- **What is needed**: Repeat the material exactly, every line of it.

[Collection entries]

::::::::

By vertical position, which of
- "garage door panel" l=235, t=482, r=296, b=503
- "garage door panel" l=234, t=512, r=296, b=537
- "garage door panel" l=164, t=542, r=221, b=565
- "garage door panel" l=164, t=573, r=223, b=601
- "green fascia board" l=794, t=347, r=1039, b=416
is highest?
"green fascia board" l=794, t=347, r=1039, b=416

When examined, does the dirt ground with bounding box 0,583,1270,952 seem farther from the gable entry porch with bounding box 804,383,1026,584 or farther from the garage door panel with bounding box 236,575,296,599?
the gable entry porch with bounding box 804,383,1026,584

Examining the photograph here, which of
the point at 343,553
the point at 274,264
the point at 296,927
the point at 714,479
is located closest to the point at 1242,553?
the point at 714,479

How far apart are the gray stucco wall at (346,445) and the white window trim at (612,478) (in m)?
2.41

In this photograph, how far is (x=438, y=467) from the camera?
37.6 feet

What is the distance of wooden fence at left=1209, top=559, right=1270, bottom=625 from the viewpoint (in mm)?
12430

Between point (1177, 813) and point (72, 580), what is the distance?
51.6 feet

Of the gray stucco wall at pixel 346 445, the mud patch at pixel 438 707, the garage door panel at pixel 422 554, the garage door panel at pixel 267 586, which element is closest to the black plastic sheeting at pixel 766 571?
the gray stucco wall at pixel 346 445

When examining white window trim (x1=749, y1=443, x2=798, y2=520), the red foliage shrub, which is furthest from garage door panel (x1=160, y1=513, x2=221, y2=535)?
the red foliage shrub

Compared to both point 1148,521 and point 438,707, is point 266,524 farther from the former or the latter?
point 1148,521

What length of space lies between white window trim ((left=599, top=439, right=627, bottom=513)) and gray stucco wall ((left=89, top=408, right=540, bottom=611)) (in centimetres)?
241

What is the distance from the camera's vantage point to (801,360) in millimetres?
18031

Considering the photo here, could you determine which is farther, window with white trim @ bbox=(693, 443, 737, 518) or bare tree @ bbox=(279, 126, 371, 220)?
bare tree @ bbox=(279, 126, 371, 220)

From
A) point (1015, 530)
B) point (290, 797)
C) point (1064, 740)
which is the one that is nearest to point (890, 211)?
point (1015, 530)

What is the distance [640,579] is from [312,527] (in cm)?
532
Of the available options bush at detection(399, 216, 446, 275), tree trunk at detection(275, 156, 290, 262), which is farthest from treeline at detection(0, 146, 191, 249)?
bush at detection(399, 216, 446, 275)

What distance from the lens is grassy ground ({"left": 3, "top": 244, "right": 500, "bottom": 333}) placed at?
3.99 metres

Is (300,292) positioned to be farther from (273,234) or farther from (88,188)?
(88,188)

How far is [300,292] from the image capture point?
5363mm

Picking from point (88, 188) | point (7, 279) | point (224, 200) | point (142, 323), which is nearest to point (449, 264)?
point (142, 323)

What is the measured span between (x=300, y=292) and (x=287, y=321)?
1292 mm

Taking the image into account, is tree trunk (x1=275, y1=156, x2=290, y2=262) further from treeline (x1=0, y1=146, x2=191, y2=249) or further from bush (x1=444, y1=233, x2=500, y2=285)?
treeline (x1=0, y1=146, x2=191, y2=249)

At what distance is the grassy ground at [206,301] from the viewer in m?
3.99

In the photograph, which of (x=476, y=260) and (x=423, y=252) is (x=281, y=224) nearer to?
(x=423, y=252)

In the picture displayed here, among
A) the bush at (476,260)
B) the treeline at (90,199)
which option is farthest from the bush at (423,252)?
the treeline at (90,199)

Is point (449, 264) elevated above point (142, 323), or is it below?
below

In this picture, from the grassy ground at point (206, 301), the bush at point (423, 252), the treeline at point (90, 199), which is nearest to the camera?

::::::::

- **Correct output**:
By vertical position, which of
- "garage door panel" l=235, t=482, r=296, b=503
- "garage door panel" l=234, t=512, r=296, b=537
- "garage door panel" l=164, t=542, r=221, b=565
- "garage door panel" l=164, t=573, r=223, b=601
- "green fascia board" l=794, t=347, r=1039, b=416
is highest?
"green fascia board" l=794, t=347, r=1039, b=416

When examined, does the dirt ground with bounding box 0,583,1270,952 seem farther from the gable entry porch with bounding box 804,383,1026,584 or farther from the garage door panel with bounding box 236,575,296,599?
the gable entry porch with bounding box 804,383,1026,584

Examining the photograph here, which of
the point at 343,553
the point at 274,264
the point at 296,927
the point at 714,479
is located closest to the point at 1242,553?
the point at 714,479

How far apart are the gray stucco wall at (346,445) and the white window trim at (612,478) (in m)?
2.41

In this photograph, how far is (x=438, y=467) from the camera?
37.6 feet

What is the distance of wooden fence at left=1209, top=559, right=1270, bottom=625 from the viewpoint (in mm)?
12430

Between point (1177, 813) and point (72, 580), what is the distance?
51.6 feet

Of the gray stucco wall at pixel 346 445, the mud patch at pixel 438 707, the garage door panel at pixel 422 554, the garage door panel at pixel 267 586, which element is closest to the black plastic sheeting at pixel 766 571?
the gray stucco wall at pixel 346 445

When examining white window trim (x1=749, y1=443, x2=798, y2=520), the red foliage shrub, which is furthest from garage door panel (x1=160, y1=513, x2=221, y2=535)?
the red foliage shrub

Compared to both point 1148,521 and point 438,707, is point 266,524 farther from the former or the latter?
point 1148,521

What length of space lies between white window trim ((left=599, top=439, right=627, bottom=513)) and gray stucco wall ((left=89, top=408, right=540, bottom=611)) (in centimetres)?
241

What is the distance from the camera's vantage point to (801,360) in millimetres?
18031

Considering the photo here, could you determine which is farther, window with white trim @ bbox=(693, 443, 737, 518) or bare tree @ bbox=(279, 126, 371, 220)?
bare tree @ bbox=(279, 126, 371, 220)

From
A) point (1015, 530)
B) point (290, 797)
C) point (1064, 740)
which is the one that is nearest to point (890, 211)?
point (1015, 530)

What is the distance [640,579] is from [312,527] (in cm)?
532
Of the available options bush at detection(399, 216, 446, 275), tree trunk at detection(275, 156, 290, 262), which is farthest from treeline at detection(0, 146, 191, 249)?
bush at detection(399, 216, 446, 275)

What distance from the lens is grassy ground ({"left": 3, "top": 244, "right": 500, "bottom": 333}) placed at?
3.99 metres

Is (300,292) positioned to be farther from (273,234) or farther from (88,188)?
(88,188)

How far is [300,292] from the image capture point?
5363mm

Picking from point (88, 188) | point (7, 279) | point (224, 200) | point (142, 323), which is nearest to point (449, 264)?
point (142, 323)

What is the measured span between (x=300, y=292) and (x=287, y=321)?
1292 mm

Taking the image into account, is tree trunk (x1=275, y1=156, x2=290, y2=262) further from treeline (x1=0, y1=146, x2=191, y2=249) or further from bush (x1=444, y1=233, x2=500, y2=285)?
treeline (x1=0, y1=146, x2=191, y2=249)

At what distance is the grassy ground at [206,301] from the viewer in m?
3.99

In the photograph, which of (x=476, y=260) and (x=423, y=252) is (x=281, y=224) nearer to?
(x=423, y=252)

In the picture displayed here, among
A) the bush at (476,260)
B) the treeline at (90,199)
which option is farthest from the bush at (423,252)?
the treeline at (90,199)

Is point (449, 264) elevated above point (142, 323), or is it below?
below

In this picture, from the grassy ground at point (206, 301), the bush at point (423, 252), the treeline at point (90, 199), which is nearest to the camera?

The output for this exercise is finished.